Rep. Hakeem Jeffries is set to become the first Black leader in the House of Representatives, reports CNN.

Jeffries will succeed Nancy Pelosi who retired as speaker in the prior session of Congress, marking a new era of Democratic leadership. Democrats Steny Hoyer and Jim Clyburn also announced they would not seek their leadership positions in the 118th Congress. Clyburn is expected to be appointed as an assistant leader in the new Congress.

Back in November, Democrats selected Jeffries to lead their party during a closed-door election as he ran unopposed.

Yesterday afternoon, he was nominated as speaker by California Democrat Pete Aguilar who paid tribute to Jeffries by quoting a lyric by the Notorious B.I.G which he was known for doing on the House floor.

"Today, Hakeem's leadership style is quite simple: spread love. It's the Brooklyn way," he said. "Madam Clerk, a Latino, is nominating for leader of this chamber a Black man for the first time in our history."

While the Democrats were united behind Jeffries, the Republicans, who hold a slim majority in the House failed to elect a new speaker. On three different ballots, GOP leader Kevin McCarthy, Arizona Rep. Andy Biggs, and Ohio Rep. Jim Jordan did not secure the 218 votes needed for the speakership. 

Seeming to mock their GOP colleagues, Democrats in the chamber were heard chanting “Hakeem, Hakeem,” while applauding their new leader.

After the session, Jeffries told reporters that he would not involve himself in helping the Republicans elect a speaker.
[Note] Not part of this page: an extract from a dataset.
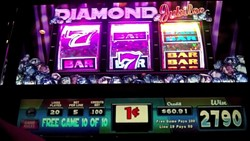 Diamond Jubilee slot machine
“We are looking for a willing partner to solve problems for the American people, not save the Republicans from their dysfunction,” Jeffries said.

Born and raised in Brooklyn, New York, Jeffries graduated with a degree in political science from the State University of New York at Binghamton and received a master’s degree in public policy from Georgetown University. He also earned a Juris Doctor from the New York University School of Law where he was on the law review.

Jeffries launched his political career as a member of the New York State Assembly in 2006. He was elected to New York’s 8th congressional district, which includes sections of Brooklyn and Queens in 2012. Currently, he is serving his sixth term in office.

In 2019, he was named Chairman of the Democratic caucus, the youngest ever to serve in the role. He also was an impeachment manager during the Senate trial of then-President Donald Trump.